··· Text to read

Installing Apache Spark¶

Apache Spark is a distributed computing engine used for large-scale data processing and analytics.

0. ADVANCED FOR WINDOWS USERS (OPTIONAL)¶

Apache Spark is optional for Windows users.

If you want to run Spark on Windows, you must set up WSL (Ubuntu) and make a second clone of your project inside WSL. There will be two operating system specfic versions of the project:

Windows repo with Power BI
WSL repo with Spark

Steps:

Open WSL (Ubuntu) and make a second clone of your repo from inside WSL, for example: git clone https://github.com/...
In Windows, install the "WSL – Windows Subsystem for Linux" extension (ms-vscode-remote.remote-wsl) in VS Code.
In WSL, navigate into the project folder and run: code . This opens the WSL project in VS Code.
All notebooks, Spark sessions, and terminal commands will now run inside WSL, while the VS Code interface runs normally in Windows.

All of the following steps should be run inside a WSL bash terminal.

1. Install Apache Spark¶

Download Spark from: https://spark.apache.org/downloads.html

Choose:

Spark version: 3.x
Package type: Pre-built for Apache Hadoop
Follow install instructions for your OS

Add Spark’s bin/ folder to your shell PATH.

Example:

export PATH="$PATH:/path/to/spark/bin"

By default, the project comments out pyspark in pyproject.toml.

Open pyproject.toml.

······
··· Task input

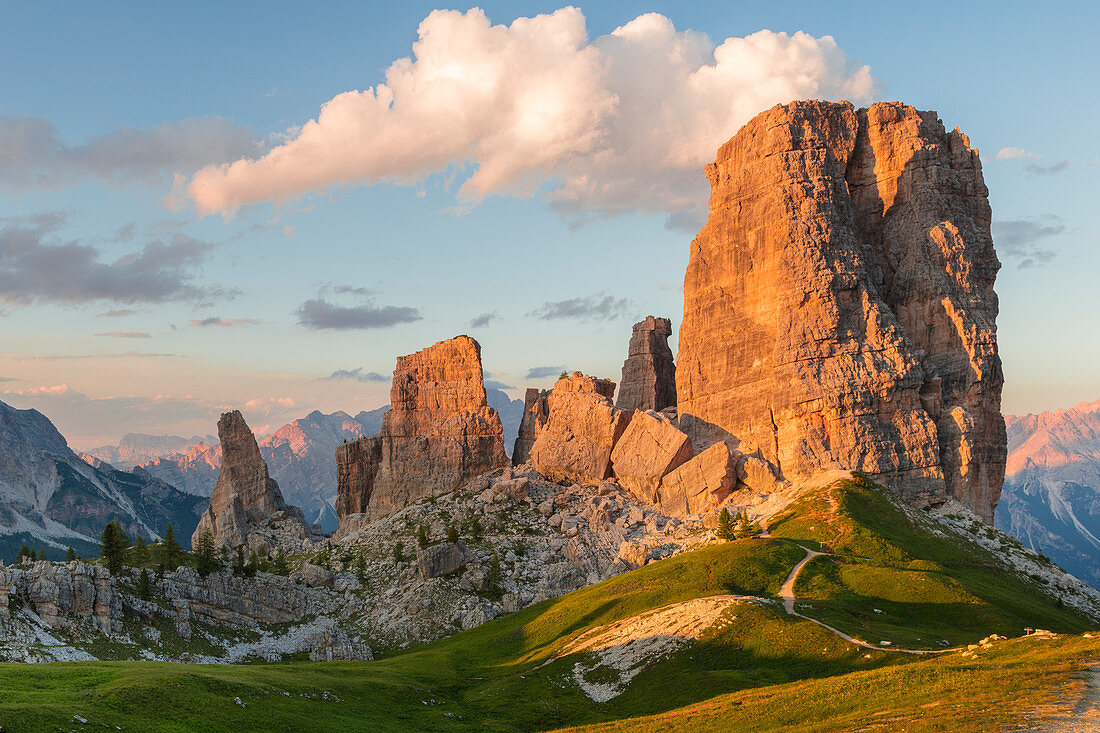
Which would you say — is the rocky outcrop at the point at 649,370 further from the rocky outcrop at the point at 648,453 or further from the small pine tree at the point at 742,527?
the small pine tree at the point at 742,527

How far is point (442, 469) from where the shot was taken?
170375 millimetres

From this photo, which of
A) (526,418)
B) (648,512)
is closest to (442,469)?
(526,418)

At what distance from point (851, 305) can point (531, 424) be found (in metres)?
71.4

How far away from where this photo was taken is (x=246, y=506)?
18212cm

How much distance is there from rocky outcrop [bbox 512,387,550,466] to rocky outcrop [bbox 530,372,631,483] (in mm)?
8581

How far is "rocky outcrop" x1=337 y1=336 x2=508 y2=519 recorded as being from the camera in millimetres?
170625

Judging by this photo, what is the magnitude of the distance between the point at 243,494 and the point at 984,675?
16510 cm

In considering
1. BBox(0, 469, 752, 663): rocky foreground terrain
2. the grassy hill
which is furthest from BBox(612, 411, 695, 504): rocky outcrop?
the grassy hill

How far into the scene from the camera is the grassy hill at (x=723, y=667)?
46906 millimetres

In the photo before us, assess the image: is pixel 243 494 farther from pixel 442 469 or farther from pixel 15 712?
pixel 15 712

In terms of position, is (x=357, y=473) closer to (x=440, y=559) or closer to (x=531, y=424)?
(x=531, y=424)

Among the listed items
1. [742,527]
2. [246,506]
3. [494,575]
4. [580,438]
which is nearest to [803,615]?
[742,527]

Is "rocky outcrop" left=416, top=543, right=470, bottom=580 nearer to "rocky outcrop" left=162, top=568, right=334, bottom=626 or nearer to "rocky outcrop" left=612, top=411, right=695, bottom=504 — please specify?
"rocky outcrop" left=162, top=568, right=334, bottom=626

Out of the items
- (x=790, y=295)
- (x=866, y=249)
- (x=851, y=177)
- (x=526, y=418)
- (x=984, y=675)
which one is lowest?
(x=984, y=675)
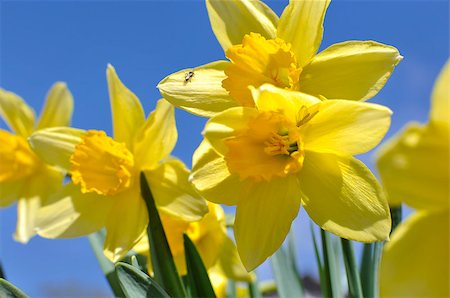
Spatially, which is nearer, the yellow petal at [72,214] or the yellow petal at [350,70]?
the yellow petal at [350,70]

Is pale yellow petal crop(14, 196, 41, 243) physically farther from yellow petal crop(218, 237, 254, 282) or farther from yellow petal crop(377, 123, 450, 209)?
yellow petal crop(377, 123, 450, 209)

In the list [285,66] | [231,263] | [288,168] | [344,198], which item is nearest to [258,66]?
[285,66]

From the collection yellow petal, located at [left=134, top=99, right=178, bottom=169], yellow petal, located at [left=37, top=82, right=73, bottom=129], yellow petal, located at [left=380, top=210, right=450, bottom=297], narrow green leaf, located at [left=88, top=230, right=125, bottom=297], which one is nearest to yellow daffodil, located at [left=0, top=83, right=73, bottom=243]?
yellow petal, located at [left=37, top=82, right=73, bottom=129]

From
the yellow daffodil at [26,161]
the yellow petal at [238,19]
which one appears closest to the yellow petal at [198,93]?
the yellow petal at [238,19]

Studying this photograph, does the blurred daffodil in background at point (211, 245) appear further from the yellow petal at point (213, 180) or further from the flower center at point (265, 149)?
the flower center at point (265, 149)

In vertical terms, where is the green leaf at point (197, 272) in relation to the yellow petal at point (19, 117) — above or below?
below

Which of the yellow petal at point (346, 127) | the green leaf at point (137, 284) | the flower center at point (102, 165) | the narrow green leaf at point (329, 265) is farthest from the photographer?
the flower center at point (102, 165)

······

Problem set —
1. Rewrite the records from their start through the line containing "170375 millimetres", swapping "rocky outcrop" for "boulder" and changing nothing else. Leave the pictures out.
2. Continue the Apache Spark installation guide from its last line.
The Spark installation guide has no connection to the records that come after it.

Results by task —
1.
Which would you say — is the boulder at the point at 649,370 further from the boulder at the point at 648,453 or further from the small pine tree at the point at 742,527?
the small pine tree at the point at 742,527

How far is point (442, 469) from where the shot was taken?
170375 millimetres

2.
Uncomment the pyspark line in the dependencies section
Resync your environment:

uv sync --extra dev --extra docs --upgrade

This ensures:

pyspark is installed
Jupyter notebooks can import pyspark
Your Spark session (SparkSession.builder) works inside the notebook

2. Install the JDBC Driver¶

Spark needs a JDBC driver to read SQLite or DuckDB databases.

Install the JDBC (Java Database Connectivity) driver and create a Data Name Source:

If using SQLite, see Working with SQLite
If using DuckDB, see Working with DuckDB

3. Configure Spark to Use the JDBC Driver¶

Example PySpark config:

spark = (
    SparkSession.builder
    .appName("SmartSales")
    .config("spark.driver.extraClassPath", "lib/sqlite-jdbc.jar")
    .getOrCreate()
)

If Spark cannot find the driver, use an absolute path.

Restart the notebook kernel after updating Spark configuration.

4. Test Spark in a Notebook¶

df = spark.read.format("jdbc").options(
    url="jdbc:sqlite:data/warehouse/smart_sales.db",
    dbtable="fact_sale"
).load()

df.show()